TASK BRIEF — Rewrite these rows, changing every "Download" to "Delivery" and keeping everything else the same. Leave out the pictures.

EXERCISE DATA —
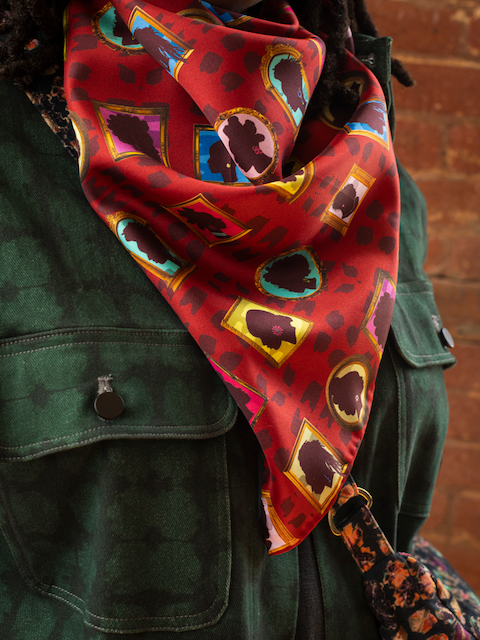 Lovely Ones - Silk Twill Scarf - 35x35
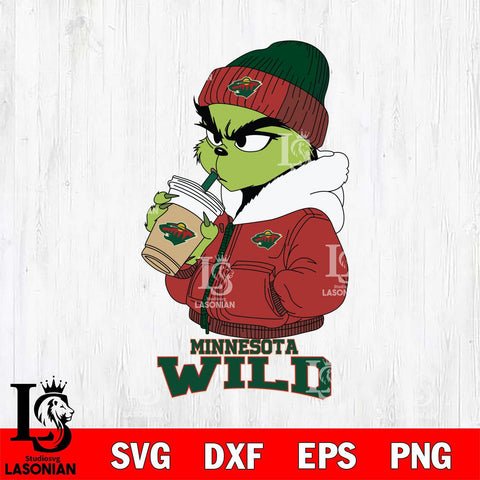 Minnesota Wild Grinch Bougie Sport Svg Eps Dxf Png File, Digital Download, Instant Download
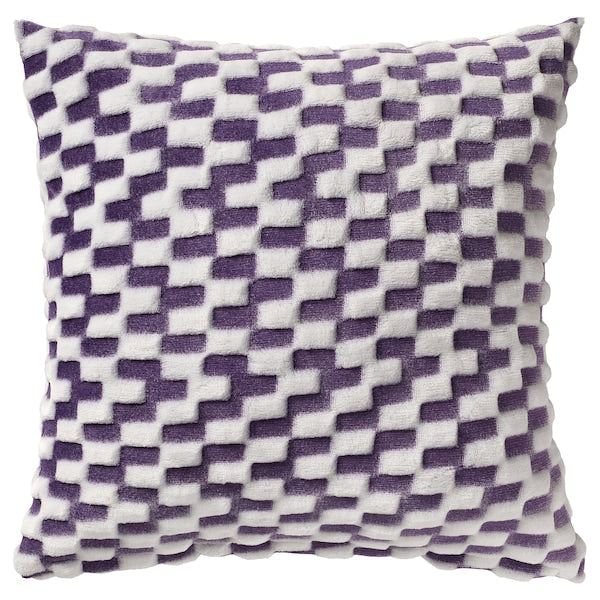 BLÅSKATA - Cushion cover, purple/patterned, 50x50 cm - best price from Maltashopper.com 40569518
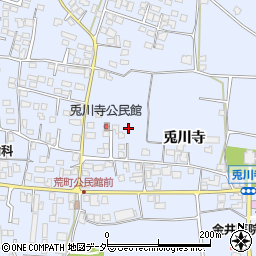長野県松本市里山辺兎川寺3019周辺の地図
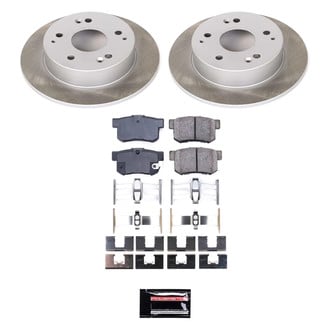 PowerStop® - Semi Coated Rear Disc Brake Kit
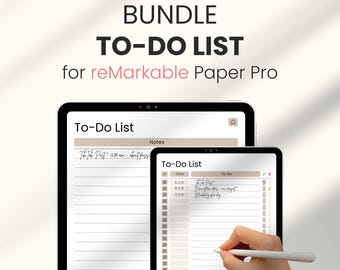 Daily Planner for Remarkable Paper Pro Move Tablets, Infinite Notebooks for reMarkable Paper Pro, Hyperlinked PDF Template, Digital Notebook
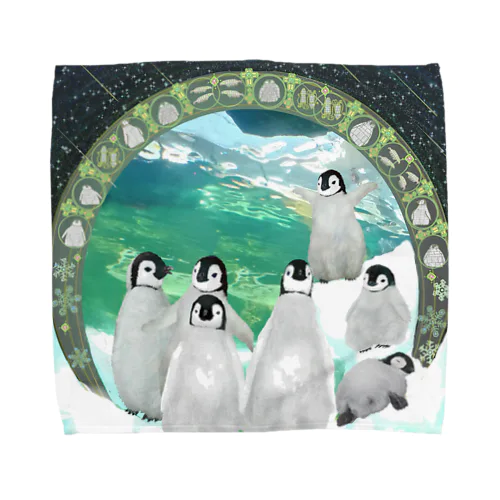 コウテイペンギンのヒナ　たくさん Towel Handkerchief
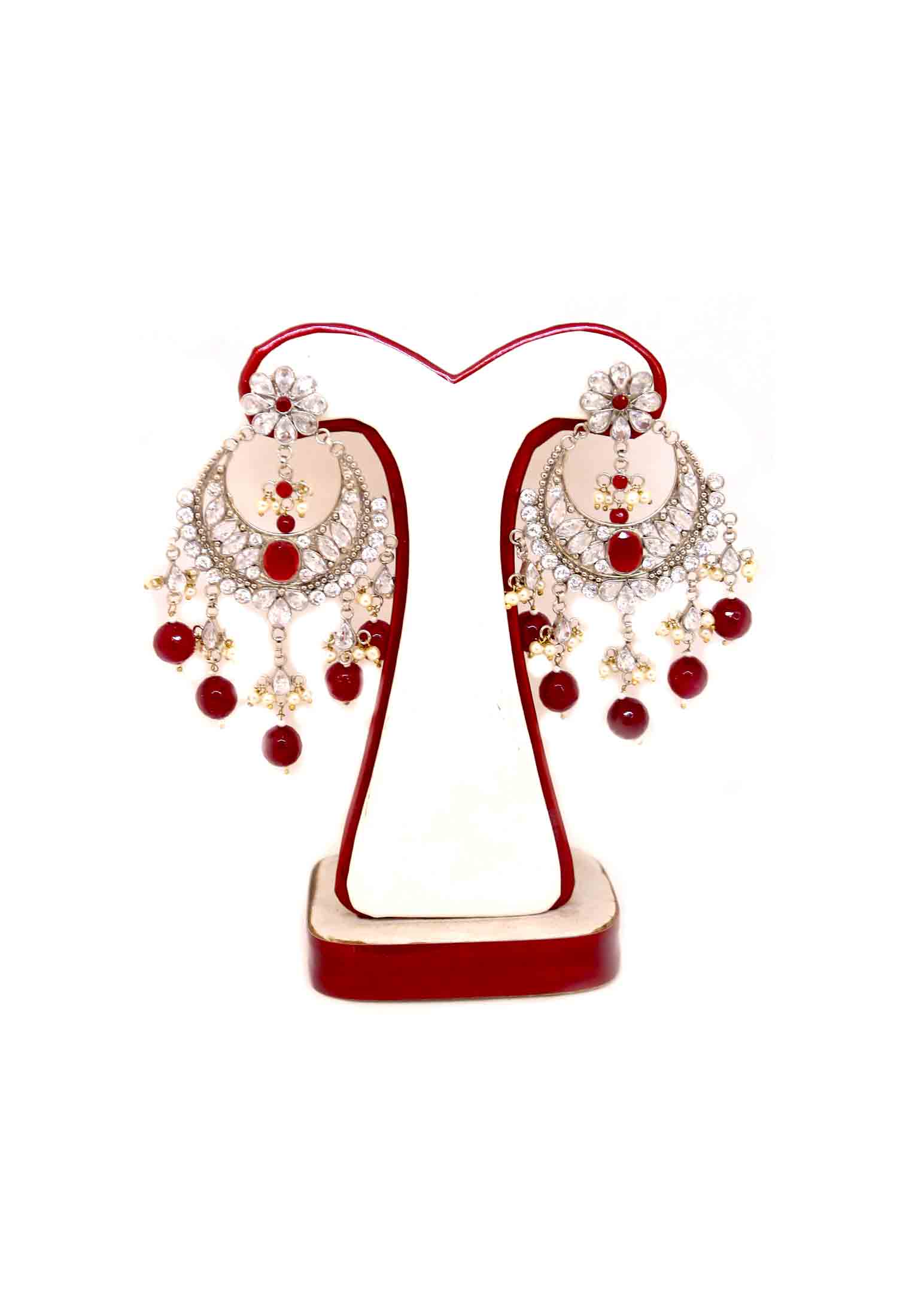 Silver Party Earring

YOUR SOLUTION —
 Lovely Ones - Silk Twill Scarf - 35x35
 Minnesota Wild Grinch Bougie Sport Svg Eps Dxf Png File, Digital Delivery, Instant Delivery
 BLÅSKATA - Cushion cover, purple/patterned, 50x50 cm - best price from Maltashopper.com 40569518
長野県松本市里山辺兎川寺3019周辺の地図
 PowerStop® - Semi Coated Rear Disc Brake Kit
 Daily Planner for Remarkable Paper Pro Move Tablets, Infinite Notebooks for reMarkable Paper Pro, Hyperlinked PDF Template, Digital Notebook
 コウテイペンギンのヒナ　たくさん Towel Handkerchief
 Silver Party Earring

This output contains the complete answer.